Quand on compare ces chiffres aux possibilités d’exportation du Turkménistan (110 Gm3/an), il devient clair que le Président Supermurat Niyazov a bien « survendu », d’un facteur proche de deux, le gaz turkmène.
Sans, bien sûr, pouvoir donner d’assurances, il paraît difficile d’imaginer le futur du gaz turkmène sans une complète renégociation.
L’intérêt tant économique que politique de l’Europe est de ne pas dépendre ni exclusivement, ni majoritairement, de la Russie, que le gaz soit russe ou simplement transitant par les tubes de Gazprom.

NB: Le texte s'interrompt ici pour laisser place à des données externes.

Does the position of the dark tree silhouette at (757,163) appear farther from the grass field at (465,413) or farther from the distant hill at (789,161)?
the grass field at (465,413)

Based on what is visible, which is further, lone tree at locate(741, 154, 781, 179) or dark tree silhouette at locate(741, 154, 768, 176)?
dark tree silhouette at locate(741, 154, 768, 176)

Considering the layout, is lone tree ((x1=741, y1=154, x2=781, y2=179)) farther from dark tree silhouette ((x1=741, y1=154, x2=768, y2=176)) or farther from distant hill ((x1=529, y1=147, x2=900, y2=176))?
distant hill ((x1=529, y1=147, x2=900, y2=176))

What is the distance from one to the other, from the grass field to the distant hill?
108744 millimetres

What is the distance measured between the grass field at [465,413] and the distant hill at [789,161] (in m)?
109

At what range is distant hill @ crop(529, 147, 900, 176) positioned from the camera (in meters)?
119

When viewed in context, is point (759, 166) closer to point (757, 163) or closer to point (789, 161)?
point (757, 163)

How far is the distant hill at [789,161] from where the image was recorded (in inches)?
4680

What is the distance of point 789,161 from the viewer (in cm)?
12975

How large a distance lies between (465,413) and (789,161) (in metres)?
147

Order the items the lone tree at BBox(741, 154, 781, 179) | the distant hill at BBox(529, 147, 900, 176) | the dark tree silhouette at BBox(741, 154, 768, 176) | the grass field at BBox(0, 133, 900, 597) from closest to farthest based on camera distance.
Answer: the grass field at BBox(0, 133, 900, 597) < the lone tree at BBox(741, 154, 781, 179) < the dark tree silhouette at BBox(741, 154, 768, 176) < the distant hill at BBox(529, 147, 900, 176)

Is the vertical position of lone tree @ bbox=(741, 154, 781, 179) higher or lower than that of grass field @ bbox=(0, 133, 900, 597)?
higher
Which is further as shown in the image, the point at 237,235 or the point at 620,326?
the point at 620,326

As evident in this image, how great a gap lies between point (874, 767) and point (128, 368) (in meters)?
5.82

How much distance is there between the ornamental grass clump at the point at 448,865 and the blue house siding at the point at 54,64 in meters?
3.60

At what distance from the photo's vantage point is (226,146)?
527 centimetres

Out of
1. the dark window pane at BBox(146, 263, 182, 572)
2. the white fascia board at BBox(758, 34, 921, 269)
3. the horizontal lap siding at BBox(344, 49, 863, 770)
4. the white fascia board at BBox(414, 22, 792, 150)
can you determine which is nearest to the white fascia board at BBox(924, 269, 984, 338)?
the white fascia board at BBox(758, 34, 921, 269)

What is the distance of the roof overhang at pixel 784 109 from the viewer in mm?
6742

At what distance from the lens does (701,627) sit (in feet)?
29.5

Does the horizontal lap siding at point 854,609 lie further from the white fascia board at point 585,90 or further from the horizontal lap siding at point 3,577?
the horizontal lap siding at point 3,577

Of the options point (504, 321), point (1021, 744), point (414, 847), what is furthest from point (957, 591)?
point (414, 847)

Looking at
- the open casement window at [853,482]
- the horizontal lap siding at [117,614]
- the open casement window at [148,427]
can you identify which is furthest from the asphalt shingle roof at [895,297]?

Une possibilité de diversification de l’approvisionnement est le gaz turkmène. Or ce gaz sera renégocié, et cette négociation se fera naturellement en fonction des infrastructures existantes. Donc, au moment de la négociation, il est de l’intérêt de l’Europe que des infrastructures existent pour le transport du gaz turkmène vers l’Europe, sans transiter par la Russie. C’est tout l’enjeu du projet « Nabucco ».